Collection entries:
----

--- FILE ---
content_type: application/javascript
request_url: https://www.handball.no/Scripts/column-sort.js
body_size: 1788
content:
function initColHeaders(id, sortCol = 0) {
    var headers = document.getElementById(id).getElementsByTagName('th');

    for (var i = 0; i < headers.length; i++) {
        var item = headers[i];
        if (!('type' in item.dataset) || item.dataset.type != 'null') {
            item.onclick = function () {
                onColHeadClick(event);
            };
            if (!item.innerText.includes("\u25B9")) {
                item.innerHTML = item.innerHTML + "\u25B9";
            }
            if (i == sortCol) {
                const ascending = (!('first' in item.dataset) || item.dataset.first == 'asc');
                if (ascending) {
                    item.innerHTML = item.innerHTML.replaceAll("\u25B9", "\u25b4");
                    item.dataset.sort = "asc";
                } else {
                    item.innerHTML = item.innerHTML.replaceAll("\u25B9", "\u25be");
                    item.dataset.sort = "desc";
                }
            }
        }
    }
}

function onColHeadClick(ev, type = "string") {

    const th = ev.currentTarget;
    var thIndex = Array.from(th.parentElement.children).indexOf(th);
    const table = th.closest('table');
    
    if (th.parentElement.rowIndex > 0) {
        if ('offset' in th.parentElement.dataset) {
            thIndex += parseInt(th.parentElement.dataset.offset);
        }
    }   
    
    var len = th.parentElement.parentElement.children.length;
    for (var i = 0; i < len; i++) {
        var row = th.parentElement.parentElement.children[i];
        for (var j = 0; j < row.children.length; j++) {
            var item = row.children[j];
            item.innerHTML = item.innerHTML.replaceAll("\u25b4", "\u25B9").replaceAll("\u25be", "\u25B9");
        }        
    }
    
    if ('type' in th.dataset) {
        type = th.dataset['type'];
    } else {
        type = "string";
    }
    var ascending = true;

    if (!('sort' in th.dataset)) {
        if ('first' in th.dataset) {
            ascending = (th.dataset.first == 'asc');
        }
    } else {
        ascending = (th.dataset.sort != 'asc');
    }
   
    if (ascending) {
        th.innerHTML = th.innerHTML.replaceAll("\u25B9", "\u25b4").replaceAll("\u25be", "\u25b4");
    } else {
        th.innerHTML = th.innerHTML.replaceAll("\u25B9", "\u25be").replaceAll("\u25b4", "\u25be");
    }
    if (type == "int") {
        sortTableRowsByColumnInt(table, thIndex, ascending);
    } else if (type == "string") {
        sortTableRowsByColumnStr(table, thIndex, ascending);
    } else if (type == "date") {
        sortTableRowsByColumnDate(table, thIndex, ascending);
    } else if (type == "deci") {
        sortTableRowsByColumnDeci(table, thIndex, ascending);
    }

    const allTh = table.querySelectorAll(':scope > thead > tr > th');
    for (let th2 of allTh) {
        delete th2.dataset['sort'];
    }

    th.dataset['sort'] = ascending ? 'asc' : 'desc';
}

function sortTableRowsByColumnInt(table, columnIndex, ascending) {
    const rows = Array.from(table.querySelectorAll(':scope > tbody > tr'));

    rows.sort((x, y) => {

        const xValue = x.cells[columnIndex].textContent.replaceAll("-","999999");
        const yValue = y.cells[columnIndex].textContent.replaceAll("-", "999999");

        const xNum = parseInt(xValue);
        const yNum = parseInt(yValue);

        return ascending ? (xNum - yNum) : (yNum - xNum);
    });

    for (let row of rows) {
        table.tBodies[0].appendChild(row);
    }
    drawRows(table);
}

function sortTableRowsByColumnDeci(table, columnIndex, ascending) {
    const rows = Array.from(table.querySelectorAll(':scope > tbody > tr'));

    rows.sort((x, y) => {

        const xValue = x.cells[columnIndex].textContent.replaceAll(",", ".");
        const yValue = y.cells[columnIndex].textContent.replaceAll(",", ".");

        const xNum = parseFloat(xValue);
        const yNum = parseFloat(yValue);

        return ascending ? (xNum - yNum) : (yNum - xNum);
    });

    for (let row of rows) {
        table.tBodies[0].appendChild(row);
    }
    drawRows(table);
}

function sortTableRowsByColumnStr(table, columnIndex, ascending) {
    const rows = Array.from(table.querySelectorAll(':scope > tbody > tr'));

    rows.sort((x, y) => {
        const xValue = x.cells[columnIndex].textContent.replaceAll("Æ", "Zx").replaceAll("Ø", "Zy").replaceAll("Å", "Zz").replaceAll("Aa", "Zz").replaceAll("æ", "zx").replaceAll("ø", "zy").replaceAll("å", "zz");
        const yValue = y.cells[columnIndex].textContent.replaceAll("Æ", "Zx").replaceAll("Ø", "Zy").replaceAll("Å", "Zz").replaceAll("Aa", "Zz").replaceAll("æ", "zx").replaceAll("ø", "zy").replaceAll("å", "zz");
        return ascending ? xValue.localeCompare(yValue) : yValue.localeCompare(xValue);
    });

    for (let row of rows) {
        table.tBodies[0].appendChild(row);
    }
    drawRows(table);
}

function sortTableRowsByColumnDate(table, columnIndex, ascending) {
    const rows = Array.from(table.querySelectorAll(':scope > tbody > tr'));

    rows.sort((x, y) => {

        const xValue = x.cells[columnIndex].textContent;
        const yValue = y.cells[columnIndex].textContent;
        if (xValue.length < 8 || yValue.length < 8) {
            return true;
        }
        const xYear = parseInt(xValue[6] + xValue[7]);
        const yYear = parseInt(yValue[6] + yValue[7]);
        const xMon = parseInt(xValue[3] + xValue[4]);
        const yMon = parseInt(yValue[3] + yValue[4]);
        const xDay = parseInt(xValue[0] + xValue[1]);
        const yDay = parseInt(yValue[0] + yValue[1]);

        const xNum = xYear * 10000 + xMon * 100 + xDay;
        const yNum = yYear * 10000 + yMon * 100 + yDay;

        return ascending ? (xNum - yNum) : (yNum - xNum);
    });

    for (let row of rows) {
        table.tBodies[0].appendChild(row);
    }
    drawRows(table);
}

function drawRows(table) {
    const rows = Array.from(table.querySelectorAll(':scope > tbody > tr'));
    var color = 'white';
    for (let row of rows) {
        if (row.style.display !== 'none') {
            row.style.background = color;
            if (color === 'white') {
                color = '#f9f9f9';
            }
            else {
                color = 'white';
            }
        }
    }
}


----

What the task requires: Please give all of the entries again, exactly as written.

Answer space:
--- FILE ---
content_type: application/javascript
request_url: https://www.handball.no/Scripts/column-sort.js
body_size: 1788
content:
function initColHeaders(id, sortCol = 0) {
    var headers = document.getElementById(id).getElementsByTagName('th');

    for (var i = 0; i < headers.length; i++) {
        var item = headers[i];
        if (!('type' in item.dataset) || item.dataset.type != 'null') {
            item.onclick = function () {
                onColHeadClick(event);
            };
            if (!item.innerText.includes("\u25B9")) {
                item.innerHTML = item.innerHTML + "\u25B9";
            }
            if (i == sortCol) {
                const ascending = (!('first' in item.dataset) || item.dataset.first == 'asc');
                if (ascending) {
                    item.innerHTML = item.innerHTML.replaceAll("\u25B9", "\u25b4");
                    item.dataset.sort = "asc";
                } else {
                    item.innerHTML = item.innerHTML.replaceAll("\u25B9", "\u25be");
                    item.dataset.sort = "desc";
                }
            }
        }
    }
}

function onColHeadClick(ev, type = "string") {

    const th = ev.currentTarget;
    var thIndex = Array.from(th.parentElement.children).indexOf(th);
    const table = th.closest('table');
    
    if (th.parentElement.rowIndex > 0) {
        if ('offset' in th.parentElement.dataset) {
            thIndex += parseInt(th.parentElement.dataset.offset);
        }
    }   
    
    var len = th.parentElement.parentElement.children.length;
    for (var i = 0; i < len; i++) {
        var row = th.parentElement.parentElement.children[i];
        for (var j = 0; j < row.children.length; j++) {
            var item = row.children[j];
            item.innerHTML = item.innerHTML.replaceAll("\u25b4", "\u25B9").replaceAll("\u25be", "\u25B9");
        }        
    }
    
    if ('type' in th.dataset) {
        type = th.dataset['type'];
    } else {
        type = "string";
    }
    var ascending = true;

    if (!('sort' in th.dataset)) {
        if ('first' in th.dataset) {
            ascending = (th.dataset.first == 'asc');
        }
    } else {
        ascending = (th.dataset.sort != 'asc');
    }
   
    if (ascending) {
        th.innerHTML = th.innerHTML.replaceAll("\u25B9", "\u25b4").replaceAll("\u25be", "\u25b4");
    } else {
        th.innerHTML = th.innerHTML.replaceAll("\u25B9", "\u25be").replaceAll("\u25b4", "\u25be");
    }
    if (type == "int") {
        sortTableRowsByColumnInt(table, thIndex, ascending);
    } else if (type == "string") {
        sortTableRowsByColumnStr(table, thIndex, ascending);
    } else if (type == "date") {
        sortTableRowsByColumnDate(table, thIndex, ascending);
    } else if (type == "deci") {
        sortTableRowsByColumnDeci(table, thIndex, ascending);
    }

    const allTh = table.querySelectorAll(':scope > thead > tr > th');
    for (let th2 of allTh) {
        delete th2.dataset['sort'];
    }

    th.dataset['sort'] = ascending ? 'asc' : 'desc';
}

function sortTableRowsByColumnInt(table, columnIndex, ascending) {
    const rows = Array.from(table.querySelectorAll(':scope > tbody > tr'));

    rows.sort((x, y) => {

        const xValue = x.cells[columnIndex].textContent.replaceAll("-","999999");
        const yValue = y.cells[columnIndex].textContent.replaceAll("-", "999999");

        const xNum = parseInt(xValue);
        const yNum = parseInt(yValue);

        return ascending ? (xNum - yNum) : (yNum - xNum);
    });

    for (let row of rows) {
        table.tBodies[0].appendChild(row);
    }
    drawRows(table);
}

function sortTableRowsByColumnDeci(table, columnIndex, ascending) {
    const rows = Array.from(table.querySelectorAll(':scope > tbody > tr'));

    rows.sort((x, y) => {

        const xValue = x.cells[columnIndex].textContent.replaceAll(",", ".");
        const yValue = y.cells[columnIndex].textContent.replaceAll(",", ".");

        const xNum = parseFloat(xValue);
        const yNum = parseFloat(yValue);

        return ascending ? (xNum - yNum) : (yNum - xNum);
    });

    for (let row of rows) {
        table.tBodies[0].appendChild(row);
    }
    drawRows(table);
}

function sortTableRowsByColumnStr(table, columnIndex, ascending) {
    const rows = Array.from(table.querySelectorAll(':scope > tbody > tr'));

    rows.sort((x, y) => {
        const xValue = x.cells[columnIndex].textContent.replaceAll("Æ", "Zx").replaceAll("Ø", "Zy").replaceAll("Å", "Zz").replaceAll("Aa", "Zz").replaceAll("æ", "zx").replaceAll("ø", "zy").replaceAll("å", "zz");
        const yValue = y.cells[columnIndex].textContent.replaceAll("Æ", "Zx").replaceAll("Ø", "Zy").replaceAll("Å", "Zz").replaceAll("Aa", "Zz").replaceAll("æ", "zx").replaceAll("ø", "zy").replaceAll("å", "zz");
        return ascending ? xValue.localeCompare(yValue) : yValue.localeCompare(xValue);
    });

    for (let row of rows) {
        table.tBodies[0].appendChild(row);
    }
    drawRows(table);
}

function sortTableRowsByColumnDate(table, columnIndex, ascending) {
    const rows = Array.from(table.querySelectorAll(':scope > tbody > tr'));

    rows.sort((x, y) => {

        const xValue = x.cells[columnIndex].textContent;
        const yValue = y.cells[columnIndex].textContent;
        if (xValue.length < 8 || yValue.length < 8) {
            return true;
        }
        const xYear = parseInt(xValue[6] + xValue[7]);
        const yYear = parseInt(yValue[6] + yValue[7]);
        const xMon = parseInt(xValue[3] + xValue[4]);
        const yMon = parseInt(yValue[3] + yValue[4]);
        const xDay = parseInt(xValue[0] + xValue[1]);
        const yDay = parseInt(yValue[0] + yValue[1]);

        const xNum = xYear * 10000 + xMon * 100 + xDay;
        const yNum = yYear * 10000 + yMon * 100 + yDay;

        return ascending ? (xNum - yNum) : (yNum - xNum);
    });

    for (let row of rows) {
        table.tBodies[0].appendChild(row);
    }
    drawRows(table);
}

function drawRows(table) {
    const rows = Array.from(table.querySelectorAll(':scope > tbody > tr'));
    var color = 'white';
    for (let row of rows) {
        if (row.style.display !== 'none') {
            row.style.background = color;
            if (color === 'white') {
                color = '#f9f9f9';
            }
            else {
                color = 'white';
            }
        }
    }
}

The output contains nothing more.